Given problem -
Lay out the records from the line with "When presented with" through the end of the records as a two-column CSV with the headers "prompt" and "reply", one row per record. Put each record's text and its answer in a single quoted field each, replacing line breaks with spaces.

Material provided -
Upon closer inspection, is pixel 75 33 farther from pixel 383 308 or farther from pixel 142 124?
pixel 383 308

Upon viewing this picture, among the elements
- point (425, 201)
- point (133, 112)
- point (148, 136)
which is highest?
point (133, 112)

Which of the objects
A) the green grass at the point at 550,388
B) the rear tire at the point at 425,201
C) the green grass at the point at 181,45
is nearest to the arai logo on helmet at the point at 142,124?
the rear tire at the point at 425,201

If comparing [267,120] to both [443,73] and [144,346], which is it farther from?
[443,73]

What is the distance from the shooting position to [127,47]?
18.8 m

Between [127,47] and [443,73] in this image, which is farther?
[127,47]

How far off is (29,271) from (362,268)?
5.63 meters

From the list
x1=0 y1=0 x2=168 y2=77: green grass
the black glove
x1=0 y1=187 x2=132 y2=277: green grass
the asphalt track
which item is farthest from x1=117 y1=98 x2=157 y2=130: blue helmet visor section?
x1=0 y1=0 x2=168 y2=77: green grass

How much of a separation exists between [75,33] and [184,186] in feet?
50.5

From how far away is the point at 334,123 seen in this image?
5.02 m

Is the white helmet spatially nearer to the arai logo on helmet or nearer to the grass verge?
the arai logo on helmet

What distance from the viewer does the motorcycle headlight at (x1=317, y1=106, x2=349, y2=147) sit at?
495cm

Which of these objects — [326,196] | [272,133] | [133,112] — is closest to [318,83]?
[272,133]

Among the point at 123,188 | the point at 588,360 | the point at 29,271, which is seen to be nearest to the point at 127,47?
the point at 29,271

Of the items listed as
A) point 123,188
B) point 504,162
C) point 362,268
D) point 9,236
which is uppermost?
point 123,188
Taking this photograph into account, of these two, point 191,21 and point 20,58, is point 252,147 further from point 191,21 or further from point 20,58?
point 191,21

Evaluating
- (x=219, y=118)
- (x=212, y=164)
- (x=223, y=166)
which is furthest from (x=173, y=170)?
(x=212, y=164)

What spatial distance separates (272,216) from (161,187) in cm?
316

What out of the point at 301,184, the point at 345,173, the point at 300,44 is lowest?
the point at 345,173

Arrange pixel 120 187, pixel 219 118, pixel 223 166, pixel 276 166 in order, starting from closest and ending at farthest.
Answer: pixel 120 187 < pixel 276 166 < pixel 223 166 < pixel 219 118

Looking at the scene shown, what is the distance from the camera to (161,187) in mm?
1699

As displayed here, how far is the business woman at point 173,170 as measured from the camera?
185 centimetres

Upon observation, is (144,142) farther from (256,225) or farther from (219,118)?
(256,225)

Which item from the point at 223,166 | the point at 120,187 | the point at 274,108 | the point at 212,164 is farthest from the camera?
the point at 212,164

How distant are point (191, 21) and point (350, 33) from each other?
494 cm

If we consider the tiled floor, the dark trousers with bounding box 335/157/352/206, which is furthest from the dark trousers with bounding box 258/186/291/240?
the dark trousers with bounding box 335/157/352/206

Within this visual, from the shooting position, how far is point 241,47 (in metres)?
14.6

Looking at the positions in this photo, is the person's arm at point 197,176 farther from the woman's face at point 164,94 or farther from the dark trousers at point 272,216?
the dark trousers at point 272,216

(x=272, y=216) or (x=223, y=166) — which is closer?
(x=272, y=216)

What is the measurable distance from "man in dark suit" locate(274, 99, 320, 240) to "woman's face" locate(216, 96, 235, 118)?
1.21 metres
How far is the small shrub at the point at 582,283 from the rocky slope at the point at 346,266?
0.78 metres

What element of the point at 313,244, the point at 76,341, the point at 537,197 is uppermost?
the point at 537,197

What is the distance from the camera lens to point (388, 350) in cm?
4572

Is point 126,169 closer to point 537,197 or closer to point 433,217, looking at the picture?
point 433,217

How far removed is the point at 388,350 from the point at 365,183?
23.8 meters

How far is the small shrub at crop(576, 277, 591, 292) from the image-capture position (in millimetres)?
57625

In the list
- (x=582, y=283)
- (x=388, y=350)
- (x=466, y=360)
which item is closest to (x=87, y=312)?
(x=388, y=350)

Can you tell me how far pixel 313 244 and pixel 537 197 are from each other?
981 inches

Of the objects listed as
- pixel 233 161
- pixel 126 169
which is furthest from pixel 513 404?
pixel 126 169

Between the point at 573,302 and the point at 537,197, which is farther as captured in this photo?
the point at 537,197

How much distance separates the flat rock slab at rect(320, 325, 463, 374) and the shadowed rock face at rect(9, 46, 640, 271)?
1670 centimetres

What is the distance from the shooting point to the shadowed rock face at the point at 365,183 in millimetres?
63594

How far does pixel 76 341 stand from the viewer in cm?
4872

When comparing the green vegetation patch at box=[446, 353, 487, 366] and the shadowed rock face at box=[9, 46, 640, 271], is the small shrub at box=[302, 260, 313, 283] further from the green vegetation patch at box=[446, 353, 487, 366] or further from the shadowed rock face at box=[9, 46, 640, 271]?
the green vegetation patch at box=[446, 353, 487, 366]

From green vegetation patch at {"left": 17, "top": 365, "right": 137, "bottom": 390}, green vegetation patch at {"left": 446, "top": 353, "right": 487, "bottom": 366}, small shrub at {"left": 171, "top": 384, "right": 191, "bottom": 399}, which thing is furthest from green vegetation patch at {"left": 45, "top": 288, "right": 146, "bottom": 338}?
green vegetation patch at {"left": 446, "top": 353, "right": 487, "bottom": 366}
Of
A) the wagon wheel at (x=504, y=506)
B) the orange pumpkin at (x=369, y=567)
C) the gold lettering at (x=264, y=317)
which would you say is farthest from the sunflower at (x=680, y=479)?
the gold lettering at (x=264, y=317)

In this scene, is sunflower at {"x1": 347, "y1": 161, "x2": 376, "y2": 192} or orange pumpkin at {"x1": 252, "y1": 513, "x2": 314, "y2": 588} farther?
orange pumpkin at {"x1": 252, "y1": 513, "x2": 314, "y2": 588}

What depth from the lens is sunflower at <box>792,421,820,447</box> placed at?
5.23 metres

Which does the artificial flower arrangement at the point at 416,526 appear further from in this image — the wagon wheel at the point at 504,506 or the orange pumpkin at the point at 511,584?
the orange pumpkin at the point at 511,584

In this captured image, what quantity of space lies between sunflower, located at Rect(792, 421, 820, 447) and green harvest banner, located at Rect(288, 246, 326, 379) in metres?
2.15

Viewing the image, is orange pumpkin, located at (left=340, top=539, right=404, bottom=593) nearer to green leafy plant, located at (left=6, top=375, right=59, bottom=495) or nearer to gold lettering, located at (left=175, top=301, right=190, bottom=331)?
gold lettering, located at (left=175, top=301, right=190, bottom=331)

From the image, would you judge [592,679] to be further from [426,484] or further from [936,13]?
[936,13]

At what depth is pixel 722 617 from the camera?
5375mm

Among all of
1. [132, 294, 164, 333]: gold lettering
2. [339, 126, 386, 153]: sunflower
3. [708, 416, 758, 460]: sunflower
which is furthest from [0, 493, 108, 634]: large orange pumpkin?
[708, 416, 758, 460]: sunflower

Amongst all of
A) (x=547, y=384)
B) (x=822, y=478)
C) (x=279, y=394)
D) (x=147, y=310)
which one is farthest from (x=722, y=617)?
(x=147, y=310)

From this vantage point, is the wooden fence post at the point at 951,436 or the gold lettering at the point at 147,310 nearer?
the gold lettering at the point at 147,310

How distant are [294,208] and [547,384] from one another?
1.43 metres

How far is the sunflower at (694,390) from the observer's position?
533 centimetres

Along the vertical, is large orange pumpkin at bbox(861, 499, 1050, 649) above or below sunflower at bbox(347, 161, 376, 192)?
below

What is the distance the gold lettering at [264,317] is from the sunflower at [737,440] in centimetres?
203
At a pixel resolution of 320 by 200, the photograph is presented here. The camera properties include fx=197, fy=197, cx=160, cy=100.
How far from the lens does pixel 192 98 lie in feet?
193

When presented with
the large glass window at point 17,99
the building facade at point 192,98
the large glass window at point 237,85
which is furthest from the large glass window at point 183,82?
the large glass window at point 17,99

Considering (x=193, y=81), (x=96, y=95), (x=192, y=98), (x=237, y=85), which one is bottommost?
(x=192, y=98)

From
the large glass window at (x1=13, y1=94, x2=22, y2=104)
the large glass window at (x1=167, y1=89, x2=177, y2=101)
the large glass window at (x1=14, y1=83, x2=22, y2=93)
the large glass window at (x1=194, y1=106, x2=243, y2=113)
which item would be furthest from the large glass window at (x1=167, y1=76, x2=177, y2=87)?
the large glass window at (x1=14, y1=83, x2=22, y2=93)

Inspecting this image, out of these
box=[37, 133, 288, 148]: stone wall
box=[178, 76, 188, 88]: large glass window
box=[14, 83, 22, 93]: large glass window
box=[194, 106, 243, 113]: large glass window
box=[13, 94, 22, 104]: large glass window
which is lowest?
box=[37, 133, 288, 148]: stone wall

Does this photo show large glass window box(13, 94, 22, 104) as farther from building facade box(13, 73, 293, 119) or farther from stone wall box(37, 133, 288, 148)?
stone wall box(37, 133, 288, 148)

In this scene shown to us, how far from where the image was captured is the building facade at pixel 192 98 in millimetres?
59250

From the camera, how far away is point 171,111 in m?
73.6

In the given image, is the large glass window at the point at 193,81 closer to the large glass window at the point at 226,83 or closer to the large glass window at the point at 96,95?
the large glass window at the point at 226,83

Answer to the exercise -
prompt,reply
"When presented with the large glass window at point 17,99 the building facade at point 192,98 the large glass window at point 237,85 which is furthest from the large glass window at point 183,82?","the large glass window at point 17,99"
"Considering (x=193, y=81), (x=96, y=95), (x=192, y=98), (x=237, y=85), which one is bottommost?","(x=192, y=98)"
"From the large glass window at (x1=13, y1=94, x2=22, y2=104) the large glass window at (x1=167, y1=89, x2=177, y2=101) the large glass window at (x1=14, y1=83, x2=22, y2=93) the large glass window at (x1=194, y1=106, x2=243, y2=113) which item would be furthest from the large glass window at (x1=167, y1=76, x2=177, y2=87)?","the large glass window at (x1=14, y1=83, x2=22, y2=93)"
"Inspecting this image, out of these box=[37, 133, 288, 148]: stone wall box=[178, 76, 188, 88]: large glass window box=[14, 83, 22, 93]: large glass window box=[194, 106, 243, 113]: large glass window box=[13, 94, 22, 104]: large glass window which is lowest?","box=[37, 133, 288, 148]: stone wall"
"Does this photo show large glass window box(13, 94, 22, 104) as farther from building facade box(13, 73, 293, 119) or farther from stone wall box(37, 133, 288, 148)?","stone wall box(37, 133, 288, 148)"
"In this scene shown to us, how far from where the image was captured is the building facade at pixel 192 98 in millimetres?","59250"
"From the camera, how far away is point 171,111 in m?","73.6"
"In the given image, is the large glass window at the point at 193,81 closer to the large glass window at the point at 226,83 or closer to the large glass window at the point at 96,95?","the large glass window at the point at 226,83"